Many important physical systems have input-output properties related to the conservation, dissipation and transport of energy. The theory surrounding such "dissipative properties" may be used as a framework for the design and analysis of control systems. The consideration of dissipativity is useful - and may be indispensable - for control applications like robotics, active vibration damping and circuit theory and for some control techniques themselves: adaptive, nonlinear-H-infinity, and inverse-optimal control among them.
Dissipative Systems Analysis and Control (second edition) presents a fully revised and expanded treatment of dissipative systems theory, constituting a self-contained, advanced introduction for graduate students, researchers and practising engineers. It examines linear and nonlinear systems with examples of both in each chapter; some infinite-dimensional and nonsmooth examples are also included. Throughout, emphasis is placed on the use of the dissipative properties of a system for the design of stable feedback control laws. The theory is consistently substantiated by experimental results and by reference to its application in illustrative physical cases (Lagrangian and Hamiltonian systems and passivity-based and adaptive controllers are covered thoroughly).
The second edition is substantially reorganized both to accommodate new material and to enhance its pedagogical properties. Some of the changes introduced are:
- Complete proofs of the main theorems and lemmas.
- The Kalman-Yakubovich-Popov Lemma for non-minimal realizations, singular systems, and discrete-time systems (linear and nonlinear).
- Passivity of nonsmooth systems (differential inclusions, variational inequalities, Lagrangian systems with complementarity conditions).
- Sections on optimal control and H-infinity theory.

§ **Tasks for this exercise**
#1 Rewrite the paragraph in the book description that begins "Dissipative Systems Analysis and Control (second edition) presents" as a short bulleted list that keeps its main facts.
#2 Answer these questions using the book description:
(a) Which three control applications does it name as ones where dissipativity is useful?
(b) Which readers is the second edition written for?
(c) For which kinds of systems does the new edition cover the Kalman-Yakubovich-Popov Lemma?
#3 Proceed with the book description, picking up after its final sentence, "Sections on optimal control and H-infinity theory."

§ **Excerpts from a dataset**
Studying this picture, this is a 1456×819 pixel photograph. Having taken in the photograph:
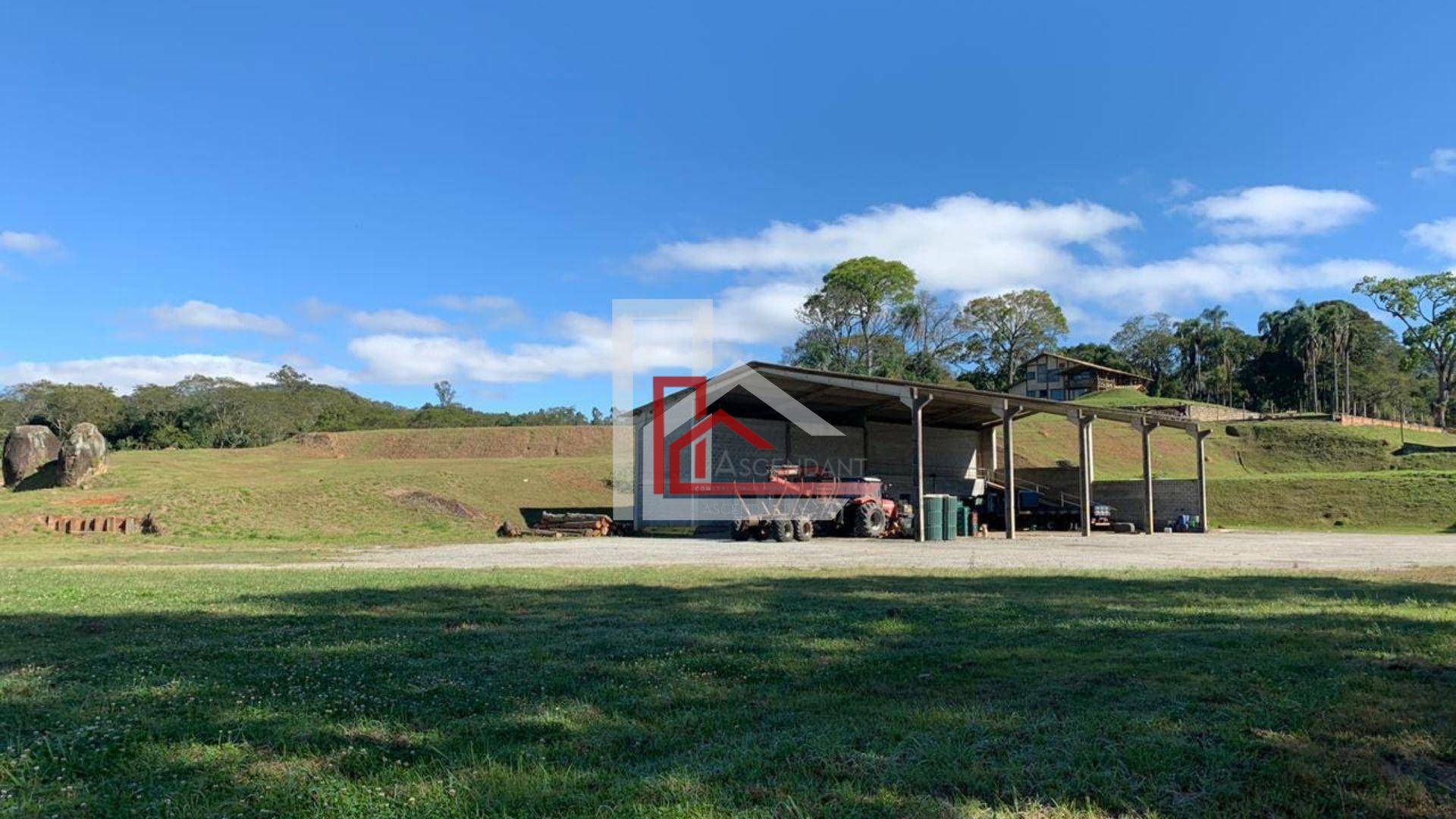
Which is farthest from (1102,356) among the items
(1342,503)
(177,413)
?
(177,413)

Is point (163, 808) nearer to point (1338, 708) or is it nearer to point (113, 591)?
point (1338, 708)

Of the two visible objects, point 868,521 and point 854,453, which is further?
point 854,453

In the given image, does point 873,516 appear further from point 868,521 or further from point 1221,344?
point 1221,344

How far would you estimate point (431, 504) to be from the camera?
95.1 feet

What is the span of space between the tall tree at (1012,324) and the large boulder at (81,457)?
65.6 meters

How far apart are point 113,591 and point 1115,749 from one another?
36.1 feet

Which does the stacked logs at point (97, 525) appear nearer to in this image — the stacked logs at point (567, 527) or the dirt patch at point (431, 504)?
the dirt patch at point (431, 504)

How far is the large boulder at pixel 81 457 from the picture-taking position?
93.5ft

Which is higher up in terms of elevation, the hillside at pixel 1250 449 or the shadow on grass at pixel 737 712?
the hillside at pixel 1250 449

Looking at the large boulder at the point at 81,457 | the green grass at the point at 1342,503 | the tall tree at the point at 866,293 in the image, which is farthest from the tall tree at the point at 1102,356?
the large boulder at the point at 81,457

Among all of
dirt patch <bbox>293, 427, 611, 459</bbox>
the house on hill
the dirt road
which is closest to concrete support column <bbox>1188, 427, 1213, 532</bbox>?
the dirt road

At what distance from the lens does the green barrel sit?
24906mm

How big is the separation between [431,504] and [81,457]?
39.8ft

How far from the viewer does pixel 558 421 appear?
84.5 m
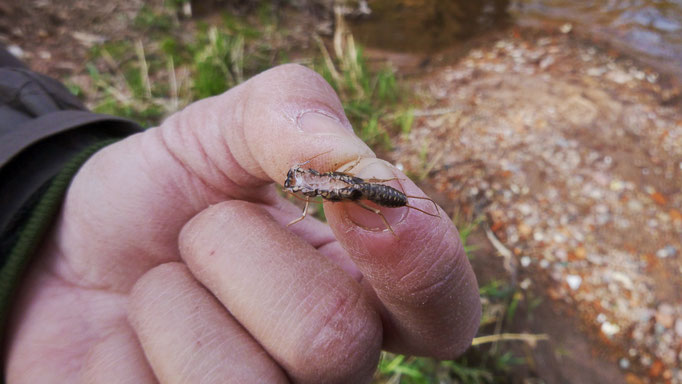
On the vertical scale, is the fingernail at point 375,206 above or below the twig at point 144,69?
above

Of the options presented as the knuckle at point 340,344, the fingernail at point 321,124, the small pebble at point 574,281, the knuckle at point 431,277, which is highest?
the fingernail at point 321,124

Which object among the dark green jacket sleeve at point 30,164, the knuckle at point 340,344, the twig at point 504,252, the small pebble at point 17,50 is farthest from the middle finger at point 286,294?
the small pebble at point 17,50

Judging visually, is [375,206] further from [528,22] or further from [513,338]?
[528,22]

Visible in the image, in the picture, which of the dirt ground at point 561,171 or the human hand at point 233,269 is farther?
the dirt ground at point 561,171

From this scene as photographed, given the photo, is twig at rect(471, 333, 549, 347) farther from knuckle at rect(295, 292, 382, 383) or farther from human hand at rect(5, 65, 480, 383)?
knuckle at rect(295, 292, 382, 383)

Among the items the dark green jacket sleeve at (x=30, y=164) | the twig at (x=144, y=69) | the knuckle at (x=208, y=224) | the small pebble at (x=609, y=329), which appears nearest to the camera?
the knuckle at (x=208, y=224)

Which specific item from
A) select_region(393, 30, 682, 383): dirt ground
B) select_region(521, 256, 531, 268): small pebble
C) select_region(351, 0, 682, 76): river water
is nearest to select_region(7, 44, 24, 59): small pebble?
select_region(351, 0, 682, 76): river water

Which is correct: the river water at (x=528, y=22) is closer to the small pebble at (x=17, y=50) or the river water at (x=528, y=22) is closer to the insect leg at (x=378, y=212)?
the small pebble at (x=17, y=50)

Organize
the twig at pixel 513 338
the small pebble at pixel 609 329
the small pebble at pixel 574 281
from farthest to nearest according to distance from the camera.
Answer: the small pebble at pixel 574 281 → the small pebble at pixel 609 329 → the twig at pixel 513 338
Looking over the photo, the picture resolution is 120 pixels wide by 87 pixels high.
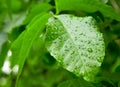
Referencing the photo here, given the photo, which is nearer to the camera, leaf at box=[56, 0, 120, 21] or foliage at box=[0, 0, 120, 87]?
foliage at box=[0, 0, 120, 87]

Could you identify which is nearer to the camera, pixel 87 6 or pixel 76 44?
pixel 76 44

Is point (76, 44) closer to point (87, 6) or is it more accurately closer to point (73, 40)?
point (73, 40)

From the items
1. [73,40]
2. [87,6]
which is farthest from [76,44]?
[87,6]

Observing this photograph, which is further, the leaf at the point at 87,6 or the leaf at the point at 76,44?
the leaf at the point at 87,6

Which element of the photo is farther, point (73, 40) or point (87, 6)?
point (87, 6)

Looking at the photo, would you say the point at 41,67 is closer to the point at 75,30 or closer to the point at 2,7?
the point at 2,7

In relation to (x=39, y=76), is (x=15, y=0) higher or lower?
higher

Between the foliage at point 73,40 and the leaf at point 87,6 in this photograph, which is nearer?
the foliage at point 73,40

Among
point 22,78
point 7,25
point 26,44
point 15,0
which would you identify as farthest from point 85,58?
point 22,78
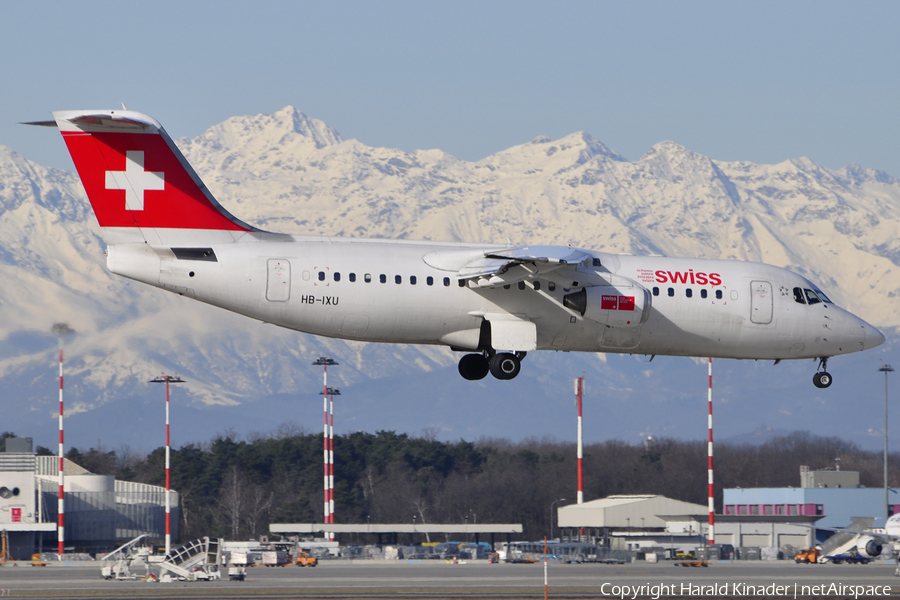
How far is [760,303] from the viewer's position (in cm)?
3866

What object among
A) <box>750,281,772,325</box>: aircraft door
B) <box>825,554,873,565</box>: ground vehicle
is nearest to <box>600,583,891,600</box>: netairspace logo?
<box>750,281,772,325</box>: aircraft door

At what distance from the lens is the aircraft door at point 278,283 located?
35.0m

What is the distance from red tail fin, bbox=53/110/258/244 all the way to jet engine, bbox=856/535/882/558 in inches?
1748

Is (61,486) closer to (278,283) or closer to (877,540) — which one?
(877,540)

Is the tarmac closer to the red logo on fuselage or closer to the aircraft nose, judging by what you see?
the aircraft nose

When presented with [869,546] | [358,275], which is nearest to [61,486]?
[869,546]

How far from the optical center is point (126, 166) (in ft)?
116

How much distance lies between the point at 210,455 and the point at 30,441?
41.0m

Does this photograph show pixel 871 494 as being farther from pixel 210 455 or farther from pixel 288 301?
pixel 288 301

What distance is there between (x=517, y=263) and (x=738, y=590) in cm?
1695

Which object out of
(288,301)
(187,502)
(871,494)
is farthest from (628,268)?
(187,502)

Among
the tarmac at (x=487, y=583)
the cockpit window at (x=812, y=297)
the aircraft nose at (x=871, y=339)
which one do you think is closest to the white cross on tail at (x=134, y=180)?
the tarmac at (x=487, y=583)

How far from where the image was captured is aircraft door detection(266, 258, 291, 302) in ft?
115

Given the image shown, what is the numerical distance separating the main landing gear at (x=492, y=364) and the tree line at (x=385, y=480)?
89.5 m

§ **Numbered answers**
#1
- A fully revised and expanded treatment of dissipative systems theory, serving as a self-contained, advanced introduction.
- Intended for graduate students, researchers and practicing engineers.
- Every chapter has examples of both linear and nonlinear systems, and some infinite-dimensional and nonsmooth examples are included.
- Emphasizes using a system's dissipative properties to design stable feedback control laws.
- Supports the theory with experimental results and physical cases, with thorough coverage of Lagrangian and Hamiltonian systems and passivity-based and adaptive controllers.

#2
(a) Robotics, active vibration damping and circuit theory.
(b) Graduate students, researchers and practicing engineers.
(c) Non-minimal realizations, singular systems, and discrete-time systems, both linear and nonlinear.

#3
- An enlarged bibliography with more than 550 references, and an augmented index with more than 500 entries.
- An improved appendix with introductions to viscosity solutions, Riccati equations and some useful matrix algebra.
About the Author: Bernard Brogliato was born in 1963, graduated from Ecole Normale Supérieure de Cachan (France), Mechanical Engineering Dept., Ph.D. and Habilitation degree in Automatic Control from Grenoble Institute of Technology in 1991 and 1995 respectively. He is Senior Researcher at INRIA Grenoble Rhône-Alpes. Research interests: non-smooth dynamical systems (analysis, control and observation, numerics), impact and contact mechanics, digital sliding-mode control. Wrote about 90 articles in international journals in the fields of Systems and Control, Mechanical Engineering, and Applied Mathematics. Also authored and co-authored five monographs. He was Associate Editor for Automatica (1999-2008), is Associate Editor for Nonlinear Analysis Hybrid Systems, and ASME Journal of Computational and Nonlinear Dynamics.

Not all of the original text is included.